Material shown Block Start

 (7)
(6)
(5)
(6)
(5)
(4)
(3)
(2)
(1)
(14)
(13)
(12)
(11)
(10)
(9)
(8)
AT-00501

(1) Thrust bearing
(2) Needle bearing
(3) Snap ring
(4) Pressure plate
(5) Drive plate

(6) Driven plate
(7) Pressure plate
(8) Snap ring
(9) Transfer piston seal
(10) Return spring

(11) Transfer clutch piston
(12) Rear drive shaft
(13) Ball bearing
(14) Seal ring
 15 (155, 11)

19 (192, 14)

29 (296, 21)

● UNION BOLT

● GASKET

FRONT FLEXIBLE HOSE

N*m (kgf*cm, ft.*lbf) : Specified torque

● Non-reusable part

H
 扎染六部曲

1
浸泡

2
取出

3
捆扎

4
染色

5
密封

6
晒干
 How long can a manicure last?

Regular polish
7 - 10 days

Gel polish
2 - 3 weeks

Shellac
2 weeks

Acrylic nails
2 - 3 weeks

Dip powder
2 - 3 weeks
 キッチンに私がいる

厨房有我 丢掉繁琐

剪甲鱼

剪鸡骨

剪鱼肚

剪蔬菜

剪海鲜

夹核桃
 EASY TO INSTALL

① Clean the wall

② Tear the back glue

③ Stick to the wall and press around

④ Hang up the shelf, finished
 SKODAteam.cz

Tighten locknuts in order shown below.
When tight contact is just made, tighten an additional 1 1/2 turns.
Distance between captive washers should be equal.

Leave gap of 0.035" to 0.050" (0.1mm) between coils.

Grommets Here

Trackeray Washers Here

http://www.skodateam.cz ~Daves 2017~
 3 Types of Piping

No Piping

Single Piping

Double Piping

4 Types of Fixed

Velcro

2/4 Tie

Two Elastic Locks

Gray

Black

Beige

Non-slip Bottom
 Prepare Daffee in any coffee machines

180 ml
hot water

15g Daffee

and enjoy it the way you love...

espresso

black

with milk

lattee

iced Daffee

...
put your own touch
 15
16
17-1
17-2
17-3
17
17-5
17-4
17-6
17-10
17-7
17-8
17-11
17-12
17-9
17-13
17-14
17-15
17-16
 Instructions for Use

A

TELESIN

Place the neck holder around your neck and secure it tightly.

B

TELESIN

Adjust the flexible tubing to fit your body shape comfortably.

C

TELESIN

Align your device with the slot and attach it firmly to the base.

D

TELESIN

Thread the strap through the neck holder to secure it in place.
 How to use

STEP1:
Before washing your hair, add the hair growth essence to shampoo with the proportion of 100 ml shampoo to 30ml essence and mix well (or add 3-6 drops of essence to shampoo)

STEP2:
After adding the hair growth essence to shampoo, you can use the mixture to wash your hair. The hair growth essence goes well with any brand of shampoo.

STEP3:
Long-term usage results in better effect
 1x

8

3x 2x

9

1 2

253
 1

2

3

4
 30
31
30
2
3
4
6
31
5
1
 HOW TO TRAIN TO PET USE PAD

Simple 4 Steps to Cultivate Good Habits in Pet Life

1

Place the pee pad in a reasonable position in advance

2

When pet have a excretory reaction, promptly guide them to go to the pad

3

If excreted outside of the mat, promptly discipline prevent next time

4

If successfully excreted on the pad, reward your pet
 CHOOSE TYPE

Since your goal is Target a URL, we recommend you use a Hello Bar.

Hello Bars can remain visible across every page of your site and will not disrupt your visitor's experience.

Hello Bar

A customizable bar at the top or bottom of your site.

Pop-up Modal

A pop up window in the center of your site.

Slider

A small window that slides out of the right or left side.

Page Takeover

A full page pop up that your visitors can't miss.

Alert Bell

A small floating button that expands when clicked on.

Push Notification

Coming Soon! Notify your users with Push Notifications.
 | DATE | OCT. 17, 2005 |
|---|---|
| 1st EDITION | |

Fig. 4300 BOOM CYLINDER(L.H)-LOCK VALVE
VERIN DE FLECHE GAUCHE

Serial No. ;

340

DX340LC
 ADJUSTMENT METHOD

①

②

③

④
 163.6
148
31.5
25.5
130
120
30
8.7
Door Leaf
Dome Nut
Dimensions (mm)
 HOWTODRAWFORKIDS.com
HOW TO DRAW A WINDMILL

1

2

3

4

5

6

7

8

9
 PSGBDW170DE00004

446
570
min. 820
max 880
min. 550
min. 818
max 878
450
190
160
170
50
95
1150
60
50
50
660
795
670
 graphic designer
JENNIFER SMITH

Material shown Block End

● **What you should do**: If a line in the material above contains the word "with", copy it.

● **Result**:
with milk
Align your device with the slot and attach it firmly to the base.
Before washing your hair, add the hair growth essence to shampoo with the proportion of 100 ml shampoo to 30ml essence and mix well (or add 3-6 drops of essence to shampoo)
After adding the hair growth essence to shampoo, you can use the mixture to wash your hair. The hair growth essence goes well with any brand of shampoo.
Coming Soon! Notify your users with Push Notifications.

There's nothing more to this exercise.